● Required task 1
Reproduce the Wilkinson biography below in full, word for word.

● Text
= J V S Wilkinson =

Specialist in Persian manuscripts

James Vere Stewart Wilkinson (1885-1957) was a specialist in Persian manuscripts and miniature paintings at the British Museum.

==Life==
After winning a Classical Scholarship to Oxford, Wilkinson joined the Indian Civil Service, serving in the Northwest Frontier and United Provinces. He joined the Department of Oriental Manuscripts at the British Museum in 1924, and started working on Persian and Mughal painting. He was on the Committee of the International Exhibition of Persian Art at the Royal Academy in 1930. He left the British Museum in 1946 to take up the role of Librarian at the Chester Beatty Collection in London and later Dublin. He helped to select the Mughal miniatures for the International Exhibition of Indian Art at the Royal Academy, 1947–48.

A sundial was gifted and placed in the garden at Pembroke College, Cambridge, in his memory, from his friend Professor Arthur J. Arberry, Fellow of Pembroke.

Stored items from a collection
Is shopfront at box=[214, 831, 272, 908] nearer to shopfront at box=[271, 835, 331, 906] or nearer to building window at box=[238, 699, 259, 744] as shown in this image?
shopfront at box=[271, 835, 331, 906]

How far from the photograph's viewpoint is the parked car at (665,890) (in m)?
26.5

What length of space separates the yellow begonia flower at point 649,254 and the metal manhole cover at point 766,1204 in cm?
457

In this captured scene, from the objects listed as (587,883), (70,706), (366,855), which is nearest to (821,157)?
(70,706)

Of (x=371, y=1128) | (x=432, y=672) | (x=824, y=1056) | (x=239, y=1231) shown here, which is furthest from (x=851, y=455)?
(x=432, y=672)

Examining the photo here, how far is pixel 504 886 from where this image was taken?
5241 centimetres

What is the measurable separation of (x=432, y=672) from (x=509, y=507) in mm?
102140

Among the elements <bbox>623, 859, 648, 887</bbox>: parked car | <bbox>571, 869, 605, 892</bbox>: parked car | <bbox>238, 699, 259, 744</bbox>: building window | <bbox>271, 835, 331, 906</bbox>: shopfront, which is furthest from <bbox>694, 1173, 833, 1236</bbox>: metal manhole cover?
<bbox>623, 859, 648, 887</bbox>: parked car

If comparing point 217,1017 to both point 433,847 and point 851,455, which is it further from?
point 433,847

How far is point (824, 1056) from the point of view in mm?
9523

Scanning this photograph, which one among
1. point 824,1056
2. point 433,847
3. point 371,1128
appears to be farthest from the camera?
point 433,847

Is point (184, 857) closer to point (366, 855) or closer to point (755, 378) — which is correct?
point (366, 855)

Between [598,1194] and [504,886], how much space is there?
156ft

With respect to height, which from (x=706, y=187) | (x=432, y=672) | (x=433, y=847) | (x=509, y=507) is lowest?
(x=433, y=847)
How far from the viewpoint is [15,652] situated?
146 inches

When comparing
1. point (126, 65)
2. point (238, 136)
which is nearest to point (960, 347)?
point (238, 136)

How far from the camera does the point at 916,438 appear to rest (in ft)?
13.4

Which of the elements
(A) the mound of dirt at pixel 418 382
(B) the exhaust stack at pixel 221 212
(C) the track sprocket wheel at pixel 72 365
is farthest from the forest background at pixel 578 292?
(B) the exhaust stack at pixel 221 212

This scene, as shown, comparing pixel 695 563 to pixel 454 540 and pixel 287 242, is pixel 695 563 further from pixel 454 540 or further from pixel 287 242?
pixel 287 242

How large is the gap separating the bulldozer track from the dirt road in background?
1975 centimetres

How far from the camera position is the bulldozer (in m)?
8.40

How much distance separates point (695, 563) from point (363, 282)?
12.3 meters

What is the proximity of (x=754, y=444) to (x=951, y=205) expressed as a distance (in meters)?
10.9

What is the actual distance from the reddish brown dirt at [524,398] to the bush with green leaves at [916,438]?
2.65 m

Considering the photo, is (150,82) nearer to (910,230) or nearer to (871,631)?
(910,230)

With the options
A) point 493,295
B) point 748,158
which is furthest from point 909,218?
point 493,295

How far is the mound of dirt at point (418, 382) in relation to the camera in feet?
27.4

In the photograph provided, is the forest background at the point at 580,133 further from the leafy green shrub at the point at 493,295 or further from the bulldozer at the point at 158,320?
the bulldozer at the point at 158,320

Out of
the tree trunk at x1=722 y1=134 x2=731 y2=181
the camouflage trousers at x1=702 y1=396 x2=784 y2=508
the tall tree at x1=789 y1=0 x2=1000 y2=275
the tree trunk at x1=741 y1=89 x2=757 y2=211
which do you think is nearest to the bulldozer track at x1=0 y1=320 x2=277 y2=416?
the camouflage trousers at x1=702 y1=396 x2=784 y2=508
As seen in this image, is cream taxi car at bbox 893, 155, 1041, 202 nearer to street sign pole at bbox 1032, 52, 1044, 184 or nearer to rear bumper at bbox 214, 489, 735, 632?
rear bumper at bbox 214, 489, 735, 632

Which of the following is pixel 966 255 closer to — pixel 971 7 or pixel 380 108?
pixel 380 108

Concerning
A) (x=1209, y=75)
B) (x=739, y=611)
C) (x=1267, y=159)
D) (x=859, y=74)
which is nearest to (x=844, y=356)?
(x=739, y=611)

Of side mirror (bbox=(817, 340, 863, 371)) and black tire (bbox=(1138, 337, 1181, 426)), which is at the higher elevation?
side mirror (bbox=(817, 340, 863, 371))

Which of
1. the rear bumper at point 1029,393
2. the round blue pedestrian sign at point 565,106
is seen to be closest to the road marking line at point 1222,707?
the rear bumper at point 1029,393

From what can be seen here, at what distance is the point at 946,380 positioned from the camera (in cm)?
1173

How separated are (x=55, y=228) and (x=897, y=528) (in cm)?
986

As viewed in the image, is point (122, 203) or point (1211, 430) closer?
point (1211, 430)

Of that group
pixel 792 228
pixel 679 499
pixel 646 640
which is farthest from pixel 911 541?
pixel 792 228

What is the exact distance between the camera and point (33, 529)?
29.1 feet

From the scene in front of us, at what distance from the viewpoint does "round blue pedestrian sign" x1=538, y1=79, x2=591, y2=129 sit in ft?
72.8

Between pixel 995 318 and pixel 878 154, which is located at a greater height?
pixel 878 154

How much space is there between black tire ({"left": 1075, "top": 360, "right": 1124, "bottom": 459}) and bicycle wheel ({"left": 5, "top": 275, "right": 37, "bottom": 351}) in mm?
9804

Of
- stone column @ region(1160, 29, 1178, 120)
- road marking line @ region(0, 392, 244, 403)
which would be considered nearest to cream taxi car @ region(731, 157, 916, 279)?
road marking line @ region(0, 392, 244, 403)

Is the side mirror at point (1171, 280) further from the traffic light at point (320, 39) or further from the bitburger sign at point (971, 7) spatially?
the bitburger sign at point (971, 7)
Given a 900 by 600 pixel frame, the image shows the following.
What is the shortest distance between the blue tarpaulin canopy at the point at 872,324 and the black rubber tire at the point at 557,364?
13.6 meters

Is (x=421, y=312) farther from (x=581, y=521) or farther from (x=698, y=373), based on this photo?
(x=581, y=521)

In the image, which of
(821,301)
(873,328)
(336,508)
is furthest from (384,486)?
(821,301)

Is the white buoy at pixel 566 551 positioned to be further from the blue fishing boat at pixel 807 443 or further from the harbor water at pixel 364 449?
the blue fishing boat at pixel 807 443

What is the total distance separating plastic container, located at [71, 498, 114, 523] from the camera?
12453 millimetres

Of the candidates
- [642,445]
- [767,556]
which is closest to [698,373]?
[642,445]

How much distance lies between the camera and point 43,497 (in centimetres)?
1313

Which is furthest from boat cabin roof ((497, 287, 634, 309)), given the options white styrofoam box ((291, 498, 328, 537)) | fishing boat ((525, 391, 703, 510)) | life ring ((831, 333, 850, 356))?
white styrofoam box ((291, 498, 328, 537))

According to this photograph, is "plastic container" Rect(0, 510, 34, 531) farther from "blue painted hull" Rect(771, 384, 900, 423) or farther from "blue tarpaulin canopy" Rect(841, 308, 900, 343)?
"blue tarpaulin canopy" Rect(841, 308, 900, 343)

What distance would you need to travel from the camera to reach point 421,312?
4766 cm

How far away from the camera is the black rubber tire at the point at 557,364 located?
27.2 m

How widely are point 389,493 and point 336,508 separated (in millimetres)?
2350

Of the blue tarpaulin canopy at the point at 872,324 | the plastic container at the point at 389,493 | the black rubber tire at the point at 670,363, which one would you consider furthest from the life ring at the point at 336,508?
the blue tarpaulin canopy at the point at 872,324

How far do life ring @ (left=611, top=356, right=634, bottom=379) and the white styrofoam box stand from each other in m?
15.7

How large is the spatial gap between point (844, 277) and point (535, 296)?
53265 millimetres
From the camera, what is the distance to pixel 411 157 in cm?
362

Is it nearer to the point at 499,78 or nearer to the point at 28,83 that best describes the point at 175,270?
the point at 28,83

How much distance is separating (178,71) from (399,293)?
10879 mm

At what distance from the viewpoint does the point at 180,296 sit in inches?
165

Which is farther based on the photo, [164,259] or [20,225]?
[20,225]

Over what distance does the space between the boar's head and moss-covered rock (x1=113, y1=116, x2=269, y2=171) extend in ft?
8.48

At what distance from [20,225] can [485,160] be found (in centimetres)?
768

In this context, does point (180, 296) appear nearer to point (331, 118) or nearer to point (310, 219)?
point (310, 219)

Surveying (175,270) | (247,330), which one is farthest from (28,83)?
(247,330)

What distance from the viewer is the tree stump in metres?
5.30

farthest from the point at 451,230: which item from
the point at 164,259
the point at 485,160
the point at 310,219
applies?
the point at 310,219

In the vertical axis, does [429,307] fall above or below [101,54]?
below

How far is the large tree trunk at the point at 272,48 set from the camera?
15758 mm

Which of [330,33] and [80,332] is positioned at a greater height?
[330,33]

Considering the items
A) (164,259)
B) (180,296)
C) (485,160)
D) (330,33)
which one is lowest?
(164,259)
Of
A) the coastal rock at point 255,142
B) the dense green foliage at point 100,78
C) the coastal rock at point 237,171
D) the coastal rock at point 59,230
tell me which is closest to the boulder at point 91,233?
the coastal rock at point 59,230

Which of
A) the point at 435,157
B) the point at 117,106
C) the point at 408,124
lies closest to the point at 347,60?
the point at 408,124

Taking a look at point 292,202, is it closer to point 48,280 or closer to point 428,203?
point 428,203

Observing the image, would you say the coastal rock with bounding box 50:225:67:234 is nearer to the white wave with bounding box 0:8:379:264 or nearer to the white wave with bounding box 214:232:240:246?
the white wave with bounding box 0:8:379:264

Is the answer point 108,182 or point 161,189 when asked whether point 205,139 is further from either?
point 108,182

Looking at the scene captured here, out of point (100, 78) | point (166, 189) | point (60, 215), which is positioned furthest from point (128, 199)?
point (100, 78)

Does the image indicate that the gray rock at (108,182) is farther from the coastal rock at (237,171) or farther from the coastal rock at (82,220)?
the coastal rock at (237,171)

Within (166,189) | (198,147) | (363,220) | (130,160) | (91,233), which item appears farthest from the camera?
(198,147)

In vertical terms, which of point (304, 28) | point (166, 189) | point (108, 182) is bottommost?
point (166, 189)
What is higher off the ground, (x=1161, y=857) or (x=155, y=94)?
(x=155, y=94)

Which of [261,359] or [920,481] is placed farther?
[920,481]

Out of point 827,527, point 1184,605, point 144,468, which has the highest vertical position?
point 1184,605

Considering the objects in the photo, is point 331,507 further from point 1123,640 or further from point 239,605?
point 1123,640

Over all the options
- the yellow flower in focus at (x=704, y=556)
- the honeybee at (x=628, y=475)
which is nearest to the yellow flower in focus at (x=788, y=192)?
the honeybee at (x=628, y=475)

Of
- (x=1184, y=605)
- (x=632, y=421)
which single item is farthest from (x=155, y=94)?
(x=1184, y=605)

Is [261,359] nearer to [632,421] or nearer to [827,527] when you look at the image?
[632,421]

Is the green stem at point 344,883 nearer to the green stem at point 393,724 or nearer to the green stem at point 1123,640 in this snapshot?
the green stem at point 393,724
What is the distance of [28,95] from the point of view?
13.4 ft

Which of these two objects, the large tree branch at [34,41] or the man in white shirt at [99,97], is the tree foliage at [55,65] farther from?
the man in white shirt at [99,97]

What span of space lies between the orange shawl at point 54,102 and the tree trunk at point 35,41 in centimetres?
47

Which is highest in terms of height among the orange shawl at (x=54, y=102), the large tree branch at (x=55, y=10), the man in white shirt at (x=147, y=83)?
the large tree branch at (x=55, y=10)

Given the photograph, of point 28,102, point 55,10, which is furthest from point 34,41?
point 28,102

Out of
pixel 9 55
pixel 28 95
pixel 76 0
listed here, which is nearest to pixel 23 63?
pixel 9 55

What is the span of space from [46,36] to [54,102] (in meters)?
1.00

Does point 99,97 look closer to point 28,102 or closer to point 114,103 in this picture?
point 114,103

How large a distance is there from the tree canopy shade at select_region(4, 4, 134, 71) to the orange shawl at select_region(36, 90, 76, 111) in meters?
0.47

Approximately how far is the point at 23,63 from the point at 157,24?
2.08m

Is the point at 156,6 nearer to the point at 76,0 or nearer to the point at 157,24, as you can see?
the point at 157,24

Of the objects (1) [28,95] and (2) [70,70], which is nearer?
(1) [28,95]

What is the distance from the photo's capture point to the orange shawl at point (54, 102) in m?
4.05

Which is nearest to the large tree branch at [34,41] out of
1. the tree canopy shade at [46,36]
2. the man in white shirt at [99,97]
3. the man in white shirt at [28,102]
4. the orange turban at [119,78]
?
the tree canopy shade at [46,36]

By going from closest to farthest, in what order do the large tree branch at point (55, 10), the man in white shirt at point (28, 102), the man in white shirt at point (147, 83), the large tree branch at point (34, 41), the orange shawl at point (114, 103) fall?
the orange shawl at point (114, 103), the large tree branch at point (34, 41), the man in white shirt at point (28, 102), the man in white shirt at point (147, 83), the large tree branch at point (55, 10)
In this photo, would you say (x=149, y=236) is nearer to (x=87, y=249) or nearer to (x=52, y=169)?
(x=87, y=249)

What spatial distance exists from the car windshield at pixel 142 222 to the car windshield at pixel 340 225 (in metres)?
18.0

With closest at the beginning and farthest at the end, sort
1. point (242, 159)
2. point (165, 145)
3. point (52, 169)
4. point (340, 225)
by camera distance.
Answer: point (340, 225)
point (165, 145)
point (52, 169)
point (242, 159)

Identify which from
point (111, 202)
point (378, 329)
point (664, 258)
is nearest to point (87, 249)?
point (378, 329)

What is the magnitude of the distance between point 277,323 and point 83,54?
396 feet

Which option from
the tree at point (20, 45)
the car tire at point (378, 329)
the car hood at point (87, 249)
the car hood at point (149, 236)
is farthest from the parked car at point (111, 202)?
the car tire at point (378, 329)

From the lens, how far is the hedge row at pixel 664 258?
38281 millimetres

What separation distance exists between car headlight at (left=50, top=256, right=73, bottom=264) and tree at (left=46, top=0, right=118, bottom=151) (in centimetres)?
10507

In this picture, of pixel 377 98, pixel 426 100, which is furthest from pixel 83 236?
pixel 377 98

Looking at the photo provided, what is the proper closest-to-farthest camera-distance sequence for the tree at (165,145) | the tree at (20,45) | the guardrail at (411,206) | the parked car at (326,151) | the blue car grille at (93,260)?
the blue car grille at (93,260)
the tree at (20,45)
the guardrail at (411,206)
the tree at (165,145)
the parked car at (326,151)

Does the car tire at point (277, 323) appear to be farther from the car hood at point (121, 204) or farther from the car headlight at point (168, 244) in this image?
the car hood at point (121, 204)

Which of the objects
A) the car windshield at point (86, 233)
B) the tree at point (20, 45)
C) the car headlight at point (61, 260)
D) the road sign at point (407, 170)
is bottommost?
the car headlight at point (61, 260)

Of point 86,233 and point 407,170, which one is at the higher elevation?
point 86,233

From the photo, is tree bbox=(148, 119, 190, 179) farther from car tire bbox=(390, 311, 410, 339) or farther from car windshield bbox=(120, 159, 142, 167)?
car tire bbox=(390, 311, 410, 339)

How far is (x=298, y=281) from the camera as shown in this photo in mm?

● Required task 2
Locate each line of the entries above that contains the word "fall" and copy those lines out; case counts.

● Full answer 1
= J V S Wilkinson =

Specialist in Persian manuscripts

James Vere Stewart Wilkinson (1885-1957) was a specialist in Persian manuscripts and miniature paintings at the British Museum.

==Life==
After winning a Classical Scholarship to Oxford, Wilkinson joined the Indian Civil Service, serving in the Northwest Frontier and United Provinces. He joined the Department of Oriental Manuscripts at the British Museum in 1924, and started working on Persian and Mughal painting. He was on the Committee of the International Exhibition of Persian Art at the Royal Academy in 1930. He left the British Museum in 1946 to take up the role of Librarian at the Chester Beatty Collection in London and later Dublin. He helped to select the Mughal miniatures for the International Exhibition of Indian Art at the Royal Academy, 1947–48.

A sundial was gifted and placed in the garden at Pembroke College, Cambridge, in his memory, from his friend Professor Arthur J. Arberry, Fellow of Pembroke.

● Full answer 2
In the vertical axis, does [429,307] fall above or below [101,54]?
By going from closest to farthest, in what order do the large tree branch at point (55, 10), the man in white shirt at point (28, 102), the man in white shirt at point (147, 83), the large tree branch at point (34, 41), the orange shawl at point (114, 103) fall?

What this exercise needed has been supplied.